• Selected text:

OT:RR:CTF:VS H301722 EGJ
Port Director
U.S. Customs & Border Protection
301 E. Ocean Blvd., Suite 1400
Long Beach, CA 90802
RE: Application for Further Review of Protest Nos. 2704-17-103878 and 2704-17-102738; Eligibility for Preference under the U.S.-Peru TPA; athletic socks
Dear Port Director:
This is in response to the Application for Further Review (AFR) of Protest No. 2704-17-103878, which was filed by Lexon Insurance Company (the surety), regarding the eligibility of imported athletic socks for preferential tariff treatment under the U.S.- Peru Trade Promotion Agreement (PTPA). We have consolidated our consideration of the surety’s AFR and Protest together with Protest No. 2704-17-102738, which was filed by Phillip’s Hosiery Co. (the importer), as both protests cover the same entries of merchandise.
FACTS:
Between May 3, 2016, and January 3, 2017, the importer made 26 entries of its athletic socks, claiming preferential tariff treatment under the PTPA. All of the socks are a blend of 89% cotton, 7% polyester, 2% elastic and 2% acrylic material. For the majority of entries, all of the yarns and thread used in the socks were produced in either the U.S. or Peru. The yarns and thread were shipped to the Peruvian manufacturer, who knit the socks to shape, sewed closed the toes, and shipped the finished socks to the United States.
However, during a run time between July 13, 2016, and August 26, 2016, the Peruvian manufacturer used Chinese origin sewing thread to close up the toes on some of its athletic socks. The importer notes that the Chinese sewing thread would often break, and so the Peruvian manufacturer stopped using it altogether. Often, the sewing machine operator would replace the Chinese origin thread after it broke with U.S. origin thread in the sewing machine.

• Job: Condense the paragraph of the ruling letter that begins "Between May 3, 2016" into a bulleted list that keeps its main facts. Use only the ruling letter to complete the tasks.

• Data shown:
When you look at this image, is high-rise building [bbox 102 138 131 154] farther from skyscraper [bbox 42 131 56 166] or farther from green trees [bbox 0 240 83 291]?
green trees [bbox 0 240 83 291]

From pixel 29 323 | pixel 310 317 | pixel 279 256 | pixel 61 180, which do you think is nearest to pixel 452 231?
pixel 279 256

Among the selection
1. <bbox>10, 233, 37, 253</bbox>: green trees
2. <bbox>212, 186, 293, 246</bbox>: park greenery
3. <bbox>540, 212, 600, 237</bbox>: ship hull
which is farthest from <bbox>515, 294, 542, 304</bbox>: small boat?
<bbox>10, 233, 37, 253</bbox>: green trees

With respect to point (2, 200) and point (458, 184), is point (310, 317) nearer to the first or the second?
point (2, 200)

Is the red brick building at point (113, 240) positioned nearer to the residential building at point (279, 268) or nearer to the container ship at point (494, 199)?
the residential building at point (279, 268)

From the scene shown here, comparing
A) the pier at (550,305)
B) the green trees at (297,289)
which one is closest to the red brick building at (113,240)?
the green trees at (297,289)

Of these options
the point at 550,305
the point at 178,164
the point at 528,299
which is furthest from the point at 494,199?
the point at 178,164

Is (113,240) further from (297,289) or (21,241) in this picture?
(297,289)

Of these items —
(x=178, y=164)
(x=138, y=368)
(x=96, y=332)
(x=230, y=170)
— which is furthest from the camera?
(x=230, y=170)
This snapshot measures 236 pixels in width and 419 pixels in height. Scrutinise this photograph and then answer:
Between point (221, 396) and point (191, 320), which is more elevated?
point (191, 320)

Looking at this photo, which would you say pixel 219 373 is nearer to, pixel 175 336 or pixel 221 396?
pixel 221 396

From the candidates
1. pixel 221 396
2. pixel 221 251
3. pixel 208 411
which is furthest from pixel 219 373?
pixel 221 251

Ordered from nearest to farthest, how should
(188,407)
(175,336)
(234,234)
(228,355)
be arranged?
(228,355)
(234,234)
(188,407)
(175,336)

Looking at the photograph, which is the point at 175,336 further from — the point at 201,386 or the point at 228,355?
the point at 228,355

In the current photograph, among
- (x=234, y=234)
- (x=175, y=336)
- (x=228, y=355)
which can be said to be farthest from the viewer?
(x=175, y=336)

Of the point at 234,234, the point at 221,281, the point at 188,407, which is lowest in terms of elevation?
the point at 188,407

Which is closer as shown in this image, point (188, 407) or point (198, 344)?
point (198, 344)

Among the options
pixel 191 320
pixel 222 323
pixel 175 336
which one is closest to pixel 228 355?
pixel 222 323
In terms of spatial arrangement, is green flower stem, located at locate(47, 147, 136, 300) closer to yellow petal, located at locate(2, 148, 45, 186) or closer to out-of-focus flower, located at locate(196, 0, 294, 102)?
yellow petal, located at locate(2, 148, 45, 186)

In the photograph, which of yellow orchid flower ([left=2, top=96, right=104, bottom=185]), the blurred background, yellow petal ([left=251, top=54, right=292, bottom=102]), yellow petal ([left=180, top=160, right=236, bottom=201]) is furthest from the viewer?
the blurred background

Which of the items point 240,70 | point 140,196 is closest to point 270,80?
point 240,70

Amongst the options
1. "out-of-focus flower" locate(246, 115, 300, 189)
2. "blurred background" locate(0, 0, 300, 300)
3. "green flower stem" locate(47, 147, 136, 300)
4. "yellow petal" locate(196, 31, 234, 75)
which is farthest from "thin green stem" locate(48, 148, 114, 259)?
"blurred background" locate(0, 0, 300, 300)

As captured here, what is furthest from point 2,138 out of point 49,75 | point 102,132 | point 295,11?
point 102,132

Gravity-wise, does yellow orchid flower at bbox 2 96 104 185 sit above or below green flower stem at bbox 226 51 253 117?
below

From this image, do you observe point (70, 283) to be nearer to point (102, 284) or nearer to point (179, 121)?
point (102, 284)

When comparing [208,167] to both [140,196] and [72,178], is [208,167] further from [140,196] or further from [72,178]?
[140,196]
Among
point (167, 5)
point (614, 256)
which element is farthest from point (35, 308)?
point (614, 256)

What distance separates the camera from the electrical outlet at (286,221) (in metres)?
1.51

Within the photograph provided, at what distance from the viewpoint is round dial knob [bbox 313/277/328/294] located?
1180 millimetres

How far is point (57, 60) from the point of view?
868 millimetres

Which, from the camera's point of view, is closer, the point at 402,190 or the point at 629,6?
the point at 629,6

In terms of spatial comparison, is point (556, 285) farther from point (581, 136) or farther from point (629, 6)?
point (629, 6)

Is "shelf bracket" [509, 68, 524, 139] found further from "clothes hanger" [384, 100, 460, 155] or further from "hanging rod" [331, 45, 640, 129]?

• Answer for the task:
- From May 3, 2016, to January 3, 2017, the importer made 26 entries of athletic socks and claimed preferential tariff treatment under the PTPA.
- All the socks are 89% cotton, 7% polyester, 2% elastic and 2% acrylic.
- For most entries, all yarns and thread were produced in the U.S. or Peru.
- The yarns and thread were shipped to the Peruvian manufacturer, which knit the socks to shape, sewed the toes closed and shipped the finished socks to the United States.